### Source text
--------------------------------------------------
Analysis of eradication efficacy

All patients with confirmed H. pylori infection and indications for eradication received treatment according to the guidelines of the European Helicobacter pylori Study Group (EHPSG). Two eradication schemes were used as described in Table 1. Patients in groups II and III were treated according to the antibiogram. Patients in group IV received first-line treatment supplemented with Lacidofil. Table 3 summarizes the efficacy of various eradication schemes (in groups IA, IB, II, III and IV).

There was a significant difference in eradication efficacy between group IA and the remaining groups. Most effective was anti-H. pylori scheme in group II (treated according to the antibiogram) and group IV (PPI in standard dose + clarithromycin 500 mg + amoxicillin 1000 mg twice-daily for 10 days, supplemented with Lacidofil 2 capsules twice daily for 20 days). The efficacy of eradication in these groups was similar i.e. 94.3%. The same eradication scheme but without Lacidofil (group IA) yielded the efficacy of 85.9%, with the difference between these groups being significant at p=0.04.

The lowest efficacy was observed in group IB (71.4%) receiving tetracycline 500 mg 4 times daily, PPI in standard dose and bismuth salts 120 mg 4 times daily for 10 days. The difference in eradication efficacy between group IA and IB was significant at p<0.001.

Susceptibility of H. pylori strains to antibiotics

Fig. 1. Comparison of anti-H. pylori efficacy according to various treatment schemes between groups IA and IB, and IA and IV.
--------------------------------------------------
### Study material
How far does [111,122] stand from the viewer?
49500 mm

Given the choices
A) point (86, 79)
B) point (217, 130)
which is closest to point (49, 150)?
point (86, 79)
--------------------------------------------------
Copy the passage on H. pylori eradication efficacy from "There was a" up to and including "significant at p=0.04.", substituting "susceptibility test" for "antibiogram". Work only from the passage on H. pylori eradication efficacy.

### Solution to this exercise
There was a significant difference in eradication efficacy between group IA and the remaining groups. Most effective was anti-H. pylori scheme in group II (treated according to the susceptibility test) and group IV (PPI in standard dose + clarithromycin 500 mg + amoxicillin 1000 mg twice-daily for 10 days, supplemented with Lacidofil 2 capsules twice daily for 20 days). The efficacy of eradication in these groups was similar i.e. 94.3%. The same eradication scheme but without Lacidofil (group IA) yielded the efficacy of 85.9%, with the difference between these groups being significant at p=0.04.